これは現代のお伽話と言って良いのかも知れない。大事な大学受験を控えた直前を舞台としているだけにそう思わざるを得ない。
作劇術としては、先生役の阿部寛が激しい“どもり”を抱えている教師役に据えているのが大きい。
どもってしまう事で言葉は少ないが、その事で“より真剣に問題に立ち向かっている”と見える意識を観客(読者)に与えている。本来ならばそれ自体が先ずは夢物語である気がするんですが。
更には、どうやら原作とは違うと思われる、阿部寛が読みふけっている“ある作家の本”の存在。
(観た後で原作をパラパラと眺めたところ、参考資料としては違う作家の本書かれており、原作上では映画とは違っている様だ)
それがお伽話的な要素を増幅していたと思う。
まるで阿部寛自体が本から抜け出て来た様な印象を受ける。
問題定義を促す作品としては充分に考えさせられる話で、終盤には思わず何度となく涙が溢れ出て来ました。但し現場を知って居る人ほど、作品が盛り上がるに連れて醒めてしまうのかも知れませんが…。
映画が始まって最初の内は、阿部寛演じる先生がどもってしまう為に、少しずつ少しずつゆっくりと話だす。
その影響か、映画自体もゆっくりゆっくりと進んで行きます。
勿論、観客の心を段々と掴んで行く為の演出効果を狙っての事ですが、この辺りでなかなか作品に入って行けない人も居るかも知れません。
何かと“臭いものには蓋”の学校側の対応ですが、一応は主人公にあたる同級生の男の子の視点を中心とした話で、物語が進むに連れて以前から感じていた自分の中の想いを吐き出す内容です。
その事で観客の目線で観ていると、段々とこの男の子が持っている“罪の意識”に肩入れしてしまう。
そんな男の子の気持ちと同様に、同じ教師役の伊藤歩が何となく学校側のやり方に疑問を感じて居る人物を好演して居て、爽やかな印象を強くしていました。

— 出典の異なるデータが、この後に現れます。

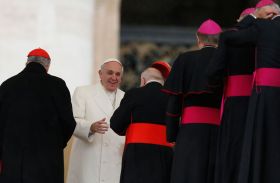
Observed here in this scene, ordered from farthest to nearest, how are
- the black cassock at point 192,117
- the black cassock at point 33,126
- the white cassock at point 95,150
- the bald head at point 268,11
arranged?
Result: 1. the white cassock at point 95,150
2. the black cassock at point 33,126
3. the black cassock at point 192,117
4. the bald head at point 268,11

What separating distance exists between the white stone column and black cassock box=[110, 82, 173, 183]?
12.0 feet

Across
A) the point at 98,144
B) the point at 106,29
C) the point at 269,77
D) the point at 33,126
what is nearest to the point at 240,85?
the point at 269,77

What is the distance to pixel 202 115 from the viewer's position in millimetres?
9164

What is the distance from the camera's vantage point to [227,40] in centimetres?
830

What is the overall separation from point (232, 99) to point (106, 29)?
5470 mm

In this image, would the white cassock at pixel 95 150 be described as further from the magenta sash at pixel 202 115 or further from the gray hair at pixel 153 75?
the magenta sash at pixel 202 115

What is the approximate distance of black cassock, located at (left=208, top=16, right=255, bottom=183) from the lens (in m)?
8.46

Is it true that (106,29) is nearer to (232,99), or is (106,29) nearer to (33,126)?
(33,126)

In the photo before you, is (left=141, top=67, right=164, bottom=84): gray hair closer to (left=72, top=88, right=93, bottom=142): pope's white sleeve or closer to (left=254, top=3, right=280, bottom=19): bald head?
(left=72, top=88, right=93, bottom=142): pope's white sleeve

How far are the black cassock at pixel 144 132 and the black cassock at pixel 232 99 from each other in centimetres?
130

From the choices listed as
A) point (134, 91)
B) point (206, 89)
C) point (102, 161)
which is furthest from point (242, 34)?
point (102, 161)

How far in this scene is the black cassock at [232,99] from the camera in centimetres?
846

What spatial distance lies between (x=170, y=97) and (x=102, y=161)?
170cm

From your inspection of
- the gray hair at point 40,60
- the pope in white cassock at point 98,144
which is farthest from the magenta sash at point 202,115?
the pope in white cassock at point 98,144
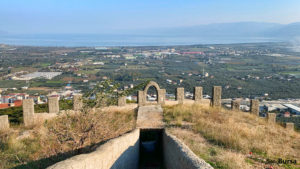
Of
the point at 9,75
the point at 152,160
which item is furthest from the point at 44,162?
the point at 9,75

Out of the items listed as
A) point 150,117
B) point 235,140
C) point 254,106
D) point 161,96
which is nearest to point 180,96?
point 161,96

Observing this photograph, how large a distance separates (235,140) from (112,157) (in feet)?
11.3

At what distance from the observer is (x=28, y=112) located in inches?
409

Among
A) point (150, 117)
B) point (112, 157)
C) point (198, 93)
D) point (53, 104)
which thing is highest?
point (198, 93)

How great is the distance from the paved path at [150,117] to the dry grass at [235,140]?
364mm

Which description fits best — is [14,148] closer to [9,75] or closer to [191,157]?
[191,157]

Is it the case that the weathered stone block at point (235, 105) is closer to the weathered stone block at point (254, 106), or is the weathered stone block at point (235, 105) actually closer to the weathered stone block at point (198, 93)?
the weathered stone block at point (254, 106)

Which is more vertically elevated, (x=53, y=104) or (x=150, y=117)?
(x=53, y=104)

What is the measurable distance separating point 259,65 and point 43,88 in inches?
1969

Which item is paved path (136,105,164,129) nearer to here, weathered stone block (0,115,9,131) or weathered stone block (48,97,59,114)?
weathered stone block (48,97,59,114)

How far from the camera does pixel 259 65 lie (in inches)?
2406

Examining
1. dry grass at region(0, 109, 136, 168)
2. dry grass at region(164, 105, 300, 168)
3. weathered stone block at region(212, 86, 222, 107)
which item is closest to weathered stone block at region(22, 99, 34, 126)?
dry grass at region(0, 109, 136, 168)

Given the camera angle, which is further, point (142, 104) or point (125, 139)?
point (142, 104)

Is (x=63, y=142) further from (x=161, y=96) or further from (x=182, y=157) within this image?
(x=161, y=96)
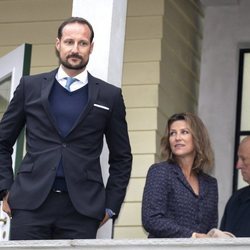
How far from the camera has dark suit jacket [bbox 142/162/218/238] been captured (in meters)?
7.31

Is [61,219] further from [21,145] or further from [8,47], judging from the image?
[8,47]

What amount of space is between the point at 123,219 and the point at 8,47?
1.79m

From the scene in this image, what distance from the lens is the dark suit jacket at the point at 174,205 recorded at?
7312mm

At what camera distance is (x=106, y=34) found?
793cm

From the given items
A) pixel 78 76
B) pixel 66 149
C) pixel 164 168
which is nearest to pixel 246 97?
pixel 164 168

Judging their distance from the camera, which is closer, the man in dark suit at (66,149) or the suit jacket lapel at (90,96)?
the man in dark suit at (66,149)

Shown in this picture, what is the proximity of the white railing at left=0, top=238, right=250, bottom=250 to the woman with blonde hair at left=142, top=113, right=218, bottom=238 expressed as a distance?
678 millimetres

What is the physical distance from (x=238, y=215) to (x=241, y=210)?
6 cm

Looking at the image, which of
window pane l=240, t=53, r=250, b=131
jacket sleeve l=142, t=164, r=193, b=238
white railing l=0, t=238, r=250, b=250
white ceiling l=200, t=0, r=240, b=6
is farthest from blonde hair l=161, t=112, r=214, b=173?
white ceiling l=200, t=0, r=240, b=6

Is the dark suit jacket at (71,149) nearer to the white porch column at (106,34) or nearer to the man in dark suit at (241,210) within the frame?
the white porch column at (106,34)

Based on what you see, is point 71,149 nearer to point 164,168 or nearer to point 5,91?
point 164,168

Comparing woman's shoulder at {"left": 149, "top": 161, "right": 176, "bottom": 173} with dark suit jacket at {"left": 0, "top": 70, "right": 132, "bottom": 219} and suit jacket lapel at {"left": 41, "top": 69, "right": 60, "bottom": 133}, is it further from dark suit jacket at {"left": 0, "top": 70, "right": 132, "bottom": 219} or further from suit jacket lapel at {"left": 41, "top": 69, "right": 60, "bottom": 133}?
suit jacket lapel at {"left": 41, "top": 69, "right": 60, "bottom": 133}

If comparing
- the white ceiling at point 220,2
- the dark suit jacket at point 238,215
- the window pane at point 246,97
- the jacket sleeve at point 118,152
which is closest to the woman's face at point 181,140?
the jacket sleeve at point 118,152

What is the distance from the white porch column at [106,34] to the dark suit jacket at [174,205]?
0.68m
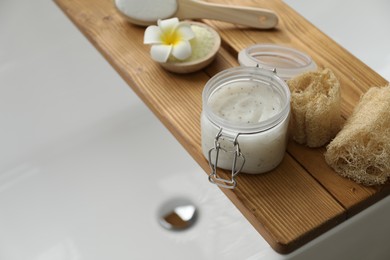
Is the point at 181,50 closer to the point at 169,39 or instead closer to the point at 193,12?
the point at 169,39

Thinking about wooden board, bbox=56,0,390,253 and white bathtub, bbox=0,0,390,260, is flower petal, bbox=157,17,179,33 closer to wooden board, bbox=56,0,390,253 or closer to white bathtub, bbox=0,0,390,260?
wooden board, bbox=56,0,390,253

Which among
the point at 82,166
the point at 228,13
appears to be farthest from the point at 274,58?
the point at 82,166

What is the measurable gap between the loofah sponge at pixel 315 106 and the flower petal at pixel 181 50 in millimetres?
208

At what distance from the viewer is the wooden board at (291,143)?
952 millimetres

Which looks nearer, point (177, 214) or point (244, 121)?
point (244, 121)

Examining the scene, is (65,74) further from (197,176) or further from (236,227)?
(236,227)

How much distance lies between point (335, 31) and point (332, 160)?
2.56 feet

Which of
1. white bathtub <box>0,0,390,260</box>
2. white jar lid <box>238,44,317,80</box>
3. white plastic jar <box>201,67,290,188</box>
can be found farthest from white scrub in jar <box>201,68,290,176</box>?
white bathtub <box>0,0,390,260</box>

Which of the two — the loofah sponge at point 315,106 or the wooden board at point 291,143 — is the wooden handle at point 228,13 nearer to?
the wooden board at point 291,143

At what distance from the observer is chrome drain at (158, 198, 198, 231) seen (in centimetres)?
154

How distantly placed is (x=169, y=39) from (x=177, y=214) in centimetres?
55

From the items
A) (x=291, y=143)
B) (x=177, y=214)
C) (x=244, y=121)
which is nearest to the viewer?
(x=244, y=121)

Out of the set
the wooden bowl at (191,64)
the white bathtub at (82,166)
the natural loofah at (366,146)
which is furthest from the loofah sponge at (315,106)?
the white bathtub at (82,166)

彼女の持ち合わせて居る感性が良い方向に出ているのではないでしょうか。
「先生、誰かを嫌いになる事もいじめになるんですか?」
主人公の男の子が叫ぶこの言葉が胸に突き刺さります。
最後の授業で、この1ヶ月で劇的に変化した生徒。
何も変わらなかった生徒。
何かを感じたがやがては忘れ去ってしまう生徒。
だけど決して無駄な時間じゃ無かったのだと思いたい…と訴えかける内容にはグッと来ました。
いじめっ子役の井上君に、将来の田口トモロウ2世を見た(笑)
ラ○トシ○ンでの阿部寛の表情が、またお伽話的な要素を増幅していた様な気がします。